To understand more about how children grieve as they experience divorce, it helps to first understand the development of thoughts and feelings. The interplay of the ideas and emotions of children determines how they respond to the parental separation.

Basically, infants and very young children perceive or feel the environment, but they are not yet capable of verbal thought or understanding. As children grow, they gradually become able to use words and more complex ideas to explain or interpret their feelings.

A two-year-old may react to divorce or one parent’s absence by crying or clinging to the other parent. A child at this age primarily feels the change in routine and reacts negatively to it. The child also has limited memory and may seem to forget a parent who is not seen on a daily basis.
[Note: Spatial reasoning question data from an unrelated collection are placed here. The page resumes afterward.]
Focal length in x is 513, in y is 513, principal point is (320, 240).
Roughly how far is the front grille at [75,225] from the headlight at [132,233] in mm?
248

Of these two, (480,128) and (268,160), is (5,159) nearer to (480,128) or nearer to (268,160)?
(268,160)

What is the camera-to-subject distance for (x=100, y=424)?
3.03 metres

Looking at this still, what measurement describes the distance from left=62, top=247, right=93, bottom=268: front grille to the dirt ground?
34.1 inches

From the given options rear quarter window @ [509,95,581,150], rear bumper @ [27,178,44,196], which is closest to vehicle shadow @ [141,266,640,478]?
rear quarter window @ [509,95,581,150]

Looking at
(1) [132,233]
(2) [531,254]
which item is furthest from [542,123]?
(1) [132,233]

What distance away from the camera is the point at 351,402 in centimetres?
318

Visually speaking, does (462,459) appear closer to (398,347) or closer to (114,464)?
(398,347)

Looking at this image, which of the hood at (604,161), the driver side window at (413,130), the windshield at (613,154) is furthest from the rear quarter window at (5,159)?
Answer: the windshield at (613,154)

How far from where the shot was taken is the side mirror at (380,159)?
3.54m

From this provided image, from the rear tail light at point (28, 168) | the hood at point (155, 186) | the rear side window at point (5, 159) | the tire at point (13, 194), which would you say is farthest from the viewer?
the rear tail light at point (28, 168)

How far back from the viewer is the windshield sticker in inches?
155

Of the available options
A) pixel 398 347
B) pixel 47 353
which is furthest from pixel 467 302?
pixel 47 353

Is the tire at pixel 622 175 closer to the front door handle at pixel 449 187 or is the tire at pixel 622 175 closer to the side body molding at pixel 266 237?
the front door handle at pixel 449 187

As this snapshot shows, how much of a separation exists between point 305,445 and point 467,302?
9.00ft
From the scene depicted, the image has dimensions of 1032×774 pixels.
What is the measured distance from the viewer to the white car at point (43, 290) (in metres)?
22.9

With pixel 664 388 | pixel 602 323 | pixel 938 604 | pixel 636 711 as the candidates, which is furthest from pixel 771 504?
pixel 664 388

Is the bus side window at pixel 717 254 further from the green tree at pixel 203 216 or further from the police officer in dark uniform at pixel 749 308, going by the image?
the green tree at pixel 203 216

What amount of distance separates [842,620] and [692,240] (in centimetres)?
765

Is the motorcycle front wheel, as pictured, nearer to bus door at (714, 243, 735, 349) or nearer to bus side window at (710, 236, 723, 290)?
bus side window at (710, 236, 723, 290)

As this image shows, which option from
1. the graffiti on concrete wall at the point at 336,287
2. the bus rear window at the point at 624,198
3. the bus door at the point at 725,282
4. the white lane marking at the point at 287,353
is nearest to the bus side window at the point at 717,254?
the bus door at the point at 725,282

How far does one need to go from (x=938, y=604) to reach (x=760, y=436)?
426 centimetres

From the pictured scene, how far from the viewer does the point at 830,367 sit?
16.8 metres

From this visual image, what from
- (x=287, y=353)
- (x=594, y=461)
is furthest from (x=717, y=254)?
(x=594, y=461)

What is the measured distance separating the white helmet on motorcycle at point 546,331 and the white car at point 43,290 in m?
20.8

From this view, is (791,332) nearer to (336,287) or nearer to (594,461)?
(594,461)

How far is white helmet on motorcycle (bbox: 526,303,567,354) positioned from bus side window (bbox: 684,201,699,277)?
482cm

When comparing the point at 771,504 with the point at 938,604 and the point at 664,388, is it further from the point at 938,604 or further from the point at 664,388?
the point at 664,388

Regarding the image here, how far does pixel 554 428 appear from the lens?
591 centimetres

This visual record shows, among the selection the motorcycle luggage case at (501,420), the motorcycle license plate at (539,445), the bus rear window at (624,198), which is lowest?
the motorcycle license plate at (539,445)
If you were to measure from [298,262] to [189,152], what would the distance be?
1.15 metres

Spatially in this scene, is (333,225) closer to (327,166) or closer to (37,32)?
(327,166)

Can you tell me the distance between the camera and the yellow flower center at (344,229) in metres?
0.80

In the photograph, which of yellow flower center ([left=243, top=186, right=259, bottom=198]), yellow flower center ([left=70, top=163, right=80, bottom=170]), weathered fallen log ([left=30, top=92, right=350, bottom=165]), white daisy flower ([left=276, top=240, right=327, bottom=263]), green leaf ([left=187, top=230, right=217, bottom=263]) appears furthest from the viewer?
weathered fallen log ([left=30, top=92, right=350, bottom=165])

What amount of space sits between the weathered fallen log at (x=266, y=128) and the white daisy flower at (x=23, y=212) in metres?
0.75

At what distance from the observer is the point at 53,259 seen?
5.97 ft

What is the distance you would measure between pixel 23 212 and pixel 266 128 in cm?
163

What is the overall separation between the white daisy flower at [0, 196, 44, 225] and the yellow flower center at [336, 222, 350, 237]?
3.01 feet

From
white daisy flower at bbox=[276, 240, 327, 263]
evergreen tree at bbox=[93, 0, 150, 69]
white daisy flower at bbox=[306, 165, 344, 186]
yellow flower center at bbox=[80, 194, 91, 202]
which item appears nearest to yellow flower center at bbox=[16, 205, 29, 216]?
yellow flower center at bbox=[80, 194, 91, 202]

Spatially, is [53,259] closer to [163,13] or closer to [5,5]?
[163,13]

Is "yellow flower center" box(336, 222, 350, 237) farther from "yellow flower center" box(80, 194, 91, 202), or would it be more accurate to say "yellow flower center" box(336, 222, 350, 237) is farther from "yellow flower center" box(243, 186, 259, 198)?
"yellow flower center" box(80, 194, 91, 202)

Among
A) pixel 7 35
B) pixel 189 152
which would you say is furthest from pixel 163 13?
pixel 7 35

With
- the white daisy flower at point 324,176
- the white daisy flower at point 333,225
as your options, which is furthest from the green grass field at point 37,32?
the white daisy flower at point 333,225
A ten-year-old, however, may react to divorce with outright anger, seem sad or become depressed because he understands the concept of separation. He may label one parent “right” and the other one “wrong” because he wants to understand the reasons for his feelings. This youngster also has a better memory and will want to have things be as they used to be, resisting the family change in one way or another.

These developmental concepts relate directly to the stages of the grieving process. Infants and toddlers may grieve the loss of the intact family by showing no outward reaction at all (DENIAL), but this does not mean there is no effect. Later on, it may be seen that these children have lost trust in adults, because of having felt abandoned and neglected.

Slightly older children may experience the grief of divorce by feeling responsible and blaming themselves (DEPRESSION). Pre-schoolers and school-age children may try to be especially “good” when separation occurs in hopes that their parents will reunite (BARGAINING). It is normal, in fact, for children to hang on to this hope for a very long time.

Older school-age children may become aggressive and unruly as they grieve the loss of the family (ANGER). Boys, in general, have more problems than girls, possibly because in so many cases they see their same-sex parent, the father, less often after divorce.

In spite of the many concerning reactions children may have after divorce, it is important to point out that youngsters need not be harmed for life by the experience. With proper guidance and understanding children of all ages can work through the stages of grief (ACCEPTANCE).